Mali: It’s really hard to hear what these women have been through

Kim Brown, Conflict and Humanitarian Policy and Advocacy Adviser, hears harrowing stories from displaced people in Mali

On the last day of a field visit to Mali, I spent an afternoon in Mopti, in a local community who is hosting displaced people.

The men left the village so we could speak privately with the women about subjects that are taboo and difficult to talk about.

The women told us stories of children being abducted and raped, in some cases by numerous armed men, and for days on end. 

It’s really hard to hear what these women have been through.

One woman told a horrific story of her neighbour, who was raped in her own home.

“She was sleeping in her room, next to her husband. The rebels came in, opened the mosquito net, and put a gun to her husband’s head. They did what they wanted and her husband couldn’t do anything. She had children at home too.”

My colleague Annie and I met with local women

A shortage of food – and tourists

People who have fled the north are not the only ones facing difficulties.
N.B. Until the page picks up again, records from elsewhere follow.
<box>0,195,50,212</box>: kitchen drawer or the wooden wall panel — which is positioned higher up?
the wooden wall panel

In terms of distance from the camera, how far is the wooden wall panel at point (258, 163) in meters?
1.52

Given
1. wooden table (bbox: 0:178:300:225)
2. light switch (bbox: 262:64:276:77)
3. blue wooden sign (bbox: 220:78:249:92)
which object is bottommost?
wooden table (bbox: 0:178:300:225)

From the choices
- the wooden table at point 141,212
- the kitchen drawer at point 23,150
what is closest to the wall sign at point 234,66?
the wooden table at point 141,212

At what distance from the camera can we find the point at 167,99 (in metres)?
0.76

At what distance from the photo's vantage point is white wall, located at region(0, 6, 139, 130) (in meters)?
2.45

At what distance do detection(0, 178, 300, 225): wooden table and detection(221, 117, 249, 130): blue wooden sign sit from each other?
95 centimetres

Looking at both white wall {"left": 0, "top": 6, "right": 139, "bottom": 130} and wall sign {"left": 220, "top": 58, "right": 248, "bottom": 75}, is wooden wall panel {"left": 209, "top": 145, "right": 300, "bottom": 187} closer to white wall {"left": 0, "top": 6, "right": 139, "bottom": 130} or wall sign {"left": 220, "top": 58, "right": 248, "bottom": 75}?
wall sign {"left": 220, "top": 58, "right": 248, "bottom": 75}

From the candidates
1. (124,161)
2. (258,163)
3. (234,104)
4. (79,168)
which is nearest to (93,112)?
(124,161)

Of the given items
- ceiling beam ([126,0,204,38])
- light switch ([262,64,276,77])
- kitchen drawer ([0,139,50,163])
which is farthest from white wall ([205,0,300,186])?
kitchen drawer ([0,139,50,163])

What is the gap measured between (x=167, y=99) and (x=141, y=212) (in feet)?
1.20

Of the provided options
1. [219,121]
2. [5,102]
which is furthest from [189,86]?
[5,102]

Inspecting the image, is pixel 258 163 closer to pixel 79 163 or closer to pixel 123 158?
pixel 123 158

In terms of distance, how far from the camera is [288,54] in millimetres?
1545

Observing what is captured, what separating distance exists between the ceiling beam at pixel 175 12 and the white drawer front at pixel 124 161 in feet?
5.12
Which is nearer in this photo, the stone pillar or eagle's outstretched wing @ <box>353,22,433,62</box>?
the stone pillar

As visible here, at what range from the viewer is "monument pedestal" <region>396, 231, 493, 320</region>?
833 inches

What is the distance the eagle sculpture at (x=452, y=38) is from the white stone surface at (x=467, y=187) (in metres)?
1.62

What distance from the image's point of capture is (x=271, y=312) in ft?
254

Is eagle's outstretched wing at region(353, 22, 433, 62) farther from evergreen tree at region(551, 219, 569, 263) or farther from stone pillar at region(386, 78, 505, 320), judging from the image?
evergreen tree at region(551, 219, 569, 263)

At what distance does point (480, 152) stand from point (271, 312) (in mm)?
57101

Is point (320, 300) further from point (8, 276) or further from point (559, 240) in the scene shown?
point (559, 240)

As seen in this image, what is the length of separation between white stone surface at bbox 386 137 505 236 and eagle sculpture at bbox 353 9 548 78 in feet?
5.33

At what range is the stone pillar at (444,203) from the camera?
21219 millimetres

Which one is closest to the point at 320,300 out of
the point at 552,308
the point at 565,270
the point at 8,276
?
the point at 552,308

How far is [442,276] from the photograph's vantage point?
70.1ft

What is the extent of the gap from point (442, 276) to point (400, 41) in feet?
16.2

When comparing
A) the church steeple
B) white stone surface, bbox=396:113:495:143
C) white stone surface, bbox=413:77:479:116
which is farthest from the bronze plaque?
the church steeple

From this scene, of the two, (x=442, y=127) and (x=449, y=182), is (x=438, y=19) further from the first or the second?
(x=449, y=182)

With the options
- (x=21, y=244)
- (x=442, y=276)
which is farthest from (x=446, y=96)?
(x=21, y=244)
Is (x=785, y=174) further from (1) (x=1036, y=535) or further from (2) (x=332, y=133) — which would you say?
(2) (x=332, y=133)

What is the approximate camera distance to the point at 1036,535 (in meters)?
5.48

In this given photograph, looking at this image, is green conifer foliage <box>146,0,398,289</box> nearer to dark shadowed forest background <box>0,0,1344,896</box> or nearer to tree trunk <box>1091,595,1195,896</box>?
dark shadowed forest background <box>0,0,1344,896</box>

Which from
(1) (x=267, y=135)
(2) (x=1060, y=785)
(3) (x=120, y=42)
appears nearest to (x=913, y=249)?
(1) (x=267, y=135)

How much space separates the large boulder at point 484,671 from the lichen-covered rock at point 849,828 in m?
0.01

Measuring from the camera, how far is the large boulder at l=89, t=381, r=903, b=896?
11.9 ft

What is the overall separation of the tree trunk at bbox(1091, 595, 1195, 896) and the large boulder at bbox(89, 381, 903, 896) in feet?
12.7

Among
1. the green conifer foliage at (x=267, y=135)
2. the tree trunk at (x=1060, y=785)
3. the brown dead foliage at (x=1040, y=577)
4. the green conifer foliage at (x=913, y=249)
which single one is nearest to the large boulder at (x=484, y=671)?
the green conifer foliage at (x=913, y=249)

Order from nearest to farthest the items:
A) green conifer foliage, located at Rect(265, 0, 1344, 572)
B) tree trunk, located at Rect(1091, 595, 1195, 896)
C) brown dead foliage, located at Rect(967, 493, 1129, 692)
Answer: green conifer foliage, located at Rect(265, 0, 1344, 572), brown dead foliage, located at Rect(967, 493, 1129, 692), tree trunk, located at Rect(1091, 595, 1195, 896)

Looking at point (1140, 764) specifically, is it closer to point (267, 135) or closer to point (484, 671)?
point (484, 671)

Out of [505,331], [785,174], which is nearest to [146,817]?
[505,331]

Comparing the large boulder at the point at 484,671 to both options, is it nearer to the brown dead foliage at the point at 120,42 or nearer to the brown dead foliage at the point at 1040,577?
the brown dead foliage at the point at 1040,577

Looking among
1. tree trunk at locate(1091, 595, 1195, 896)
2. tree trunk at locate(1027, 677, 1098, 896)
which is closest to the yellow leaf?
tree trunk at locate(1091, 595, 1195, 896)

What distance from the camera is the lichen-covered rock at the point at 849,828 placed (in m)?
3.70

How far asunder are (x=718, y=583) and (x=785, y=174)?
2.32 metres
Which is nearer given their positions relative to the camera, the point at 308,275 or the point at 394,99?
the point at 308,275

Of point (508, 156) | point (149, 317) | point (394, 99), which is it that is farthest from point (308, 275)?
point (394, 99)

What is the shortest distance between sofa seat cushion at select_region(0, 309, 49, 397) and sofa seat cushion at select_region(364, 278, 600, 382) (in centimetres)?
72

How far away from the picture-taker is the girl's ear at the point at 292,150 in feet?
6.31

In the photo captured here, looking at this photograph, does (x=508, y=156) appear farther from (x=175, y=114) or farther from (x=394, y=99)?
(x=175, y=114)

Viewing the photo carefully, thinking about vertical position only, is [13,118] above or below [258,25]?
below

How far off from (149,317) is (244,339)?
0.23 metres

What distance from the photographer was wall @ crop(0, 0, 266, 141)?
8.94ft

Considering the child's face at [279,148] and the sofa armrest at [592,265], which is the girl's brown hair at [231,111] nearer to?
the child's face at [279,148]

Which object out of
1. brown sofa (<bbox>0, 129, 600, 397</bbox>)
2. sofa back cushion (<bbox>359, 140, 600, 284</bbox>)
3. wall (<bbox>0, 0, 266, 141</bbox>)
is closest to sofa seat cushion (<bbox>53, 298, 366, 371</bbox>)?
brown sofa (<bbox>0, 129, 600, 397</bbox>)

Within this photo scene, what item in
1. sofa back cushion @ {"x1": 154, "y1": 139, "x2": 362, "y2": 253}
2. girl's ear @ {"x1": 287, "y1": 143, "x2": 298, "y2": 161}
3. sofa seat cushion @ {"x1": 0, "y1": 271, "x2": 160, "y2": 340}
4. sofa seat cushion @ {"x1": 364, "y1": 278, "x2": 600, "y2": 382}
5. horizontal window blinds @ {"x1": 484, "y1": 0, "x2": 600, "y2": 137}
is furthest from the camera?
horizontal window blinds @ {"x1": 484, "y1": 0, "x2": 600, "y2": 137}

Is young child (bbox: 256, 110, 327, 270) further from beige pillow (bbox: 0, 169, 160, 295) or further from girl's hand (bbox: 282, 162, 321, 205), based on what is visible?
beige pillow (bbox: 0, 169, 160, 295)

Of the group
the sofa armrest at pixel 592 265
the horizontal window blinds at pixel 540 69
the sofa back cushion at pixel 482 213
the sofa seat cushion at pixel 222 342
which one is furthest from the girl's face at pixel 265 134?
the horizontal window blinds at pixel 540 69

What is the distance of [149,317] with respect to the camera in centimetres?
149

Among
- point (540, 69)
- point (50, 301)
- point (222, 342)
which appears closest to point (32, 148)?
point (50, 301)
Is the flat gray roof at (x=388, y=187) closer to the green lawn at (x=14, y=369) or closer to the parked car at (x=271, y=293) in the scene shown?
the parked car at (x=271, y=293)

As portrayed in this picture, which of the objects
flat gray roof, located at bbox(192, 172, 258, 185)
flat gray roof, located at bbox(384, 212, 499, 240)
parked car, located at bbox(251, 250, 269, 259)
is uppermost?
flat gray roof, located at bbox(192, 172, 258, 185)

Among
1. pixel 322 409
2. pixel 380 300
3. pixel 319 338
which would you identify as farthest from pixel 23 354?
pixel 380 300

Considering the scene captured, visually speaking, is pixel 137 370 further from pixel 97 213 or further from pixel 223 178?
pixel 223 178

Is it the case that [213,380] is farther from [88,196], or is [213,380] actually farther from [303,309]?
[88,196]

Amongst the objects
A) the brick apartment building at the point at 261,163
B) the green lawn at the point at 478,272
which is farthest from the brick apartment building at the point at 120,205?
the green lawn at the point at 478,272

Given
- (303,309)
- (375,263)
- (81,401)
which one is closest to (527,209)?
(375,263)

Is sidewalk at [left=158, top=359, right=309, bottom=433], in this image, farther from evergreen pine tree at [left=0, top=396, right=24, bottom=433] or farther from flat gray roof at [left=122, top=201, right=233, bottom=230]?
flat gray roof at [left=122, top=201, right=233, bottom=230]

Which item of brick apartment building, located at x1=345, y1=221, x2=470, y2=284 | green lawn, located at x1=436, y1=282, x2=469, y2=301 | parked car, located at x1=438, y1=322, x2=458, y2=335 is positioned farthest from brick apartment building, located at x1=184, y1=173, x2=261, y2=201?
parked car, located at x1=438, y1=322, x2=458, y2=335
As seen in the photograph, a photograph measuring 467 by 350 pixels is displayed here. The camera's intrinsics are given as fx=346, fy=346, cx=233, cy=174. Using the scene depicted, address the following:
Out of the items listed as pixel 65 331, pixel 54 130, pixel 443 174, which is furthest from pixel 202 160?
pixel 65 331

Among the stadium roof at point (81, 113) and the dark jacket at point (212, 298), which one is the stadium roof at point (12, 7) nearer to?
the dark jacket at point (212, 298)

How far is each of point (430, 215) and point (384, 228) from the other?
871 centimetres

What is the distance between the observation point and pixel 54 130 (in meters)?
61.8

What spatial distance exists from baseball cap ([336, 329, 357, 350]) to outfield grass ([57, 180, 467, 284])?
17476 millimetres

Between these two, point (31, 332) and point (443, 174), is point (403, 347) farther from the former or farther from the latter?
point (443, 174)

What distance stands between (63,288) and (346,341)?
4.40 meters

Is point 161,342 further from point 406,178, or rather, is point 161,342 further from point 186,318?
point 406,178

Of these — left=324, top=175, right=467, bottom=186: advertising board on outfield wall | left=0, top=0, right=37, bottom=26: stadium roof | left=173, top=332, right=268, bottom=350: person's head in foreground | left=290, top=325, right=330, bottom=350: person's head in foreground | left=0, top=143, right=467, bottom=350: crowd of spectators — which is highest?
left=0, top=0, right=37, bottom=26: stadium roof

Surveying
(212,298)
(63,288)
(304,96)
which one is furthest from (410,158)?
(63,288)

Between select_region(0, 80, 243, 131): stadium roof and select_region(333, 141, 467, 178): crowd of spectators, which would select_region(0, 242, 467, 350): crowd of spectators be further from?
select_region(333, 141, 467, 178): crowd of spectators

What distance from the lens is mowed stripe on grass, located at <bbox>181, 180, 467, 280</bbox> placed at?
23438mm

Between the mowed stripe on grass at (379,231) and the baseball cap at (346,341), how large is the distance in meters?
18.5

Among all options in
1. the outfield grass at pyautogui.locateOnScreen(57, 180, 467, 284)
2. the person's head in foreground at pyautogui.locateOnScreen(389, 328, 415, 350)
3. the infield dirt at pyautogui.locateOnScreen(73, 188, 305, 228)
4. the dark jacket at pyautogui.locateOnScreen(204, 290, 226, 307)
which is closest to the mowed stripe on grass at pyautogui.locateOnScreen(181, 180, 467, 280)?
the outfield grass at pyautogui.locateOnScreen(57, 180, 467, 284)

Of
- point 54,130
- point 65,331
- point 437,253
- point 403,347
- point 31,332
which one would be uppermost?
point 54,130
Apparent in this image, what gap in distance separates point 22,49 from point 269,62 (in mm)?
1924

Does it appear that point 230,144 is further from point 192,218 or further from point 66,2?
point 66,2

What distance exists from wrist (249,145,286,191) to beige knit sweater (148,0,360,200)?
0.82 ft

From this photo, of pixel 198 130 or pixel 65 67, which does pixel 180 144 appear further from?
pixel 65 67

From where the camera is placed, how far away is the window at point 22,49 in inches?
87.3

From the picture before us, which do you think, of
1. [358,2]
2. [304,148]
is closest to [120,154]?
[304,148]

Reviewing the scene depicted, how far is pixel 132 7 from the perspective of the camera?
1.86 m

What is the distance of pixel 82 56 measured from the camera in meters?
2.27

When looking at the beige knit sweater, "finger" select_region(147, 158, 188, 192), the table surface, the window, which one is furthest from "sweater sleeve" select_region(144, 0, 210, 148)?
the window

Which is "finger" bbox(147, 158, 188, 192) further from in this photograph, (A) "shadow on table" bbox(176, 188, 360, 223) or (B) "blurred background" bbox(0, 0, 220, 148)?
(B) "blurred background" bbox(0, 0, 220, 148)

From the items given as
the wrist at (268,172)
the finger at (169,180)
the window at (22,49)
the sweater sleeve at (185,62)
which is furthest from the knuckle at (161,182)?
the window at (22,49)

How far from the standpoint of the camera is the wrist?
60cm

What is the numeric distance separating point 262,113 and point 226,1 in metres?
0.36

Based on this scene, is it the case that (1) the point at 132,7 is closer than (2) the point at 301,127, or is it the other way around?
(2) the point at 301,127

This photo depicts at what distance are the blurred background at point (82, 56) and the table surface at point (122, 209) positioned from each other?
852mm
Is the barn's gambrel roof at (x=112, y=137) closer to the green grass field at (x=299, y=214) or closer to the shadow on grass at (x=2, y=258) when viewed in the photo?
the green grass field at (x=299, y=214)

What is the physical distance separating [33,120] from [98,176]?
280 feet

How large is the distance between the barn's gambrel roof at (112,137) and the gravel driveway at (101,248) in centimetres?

An ongoing food crisis means that at least two million people across the country don’t have enough  to eat – 1.2 million of whom are in the country’s northern regions.

The conflict and instability have also brought the country’s tourist industry to a halt.

A young boy from Mopti sits with us and interprets while we speak to a young woman. After we finish, he tells us that he used to make a living selling local artisan goods to tourists.

“People from all over the world used to visit Mopti but now no one comes, and I haven’t been able to work in a long time,” he says.

Strict security

When we arrive at the airport to leave Mopti, the security measures are very strict.  We get dropped off on the one kilometre security perimeter around the airport, where  our car and bags are searched.

We say farewell to our colleagues from Mopti and then get picked up on the other side of the checkpoint.

Our new driver apologises for the inconvenience but says, “after everything that has happened here in Mali, we can’t afford to take any chances.”

As we drive towards the tarmac and prepare to take off, I think about how many people in Mali are a long way from home, and a long way off from returning to the life they knew before the conflict.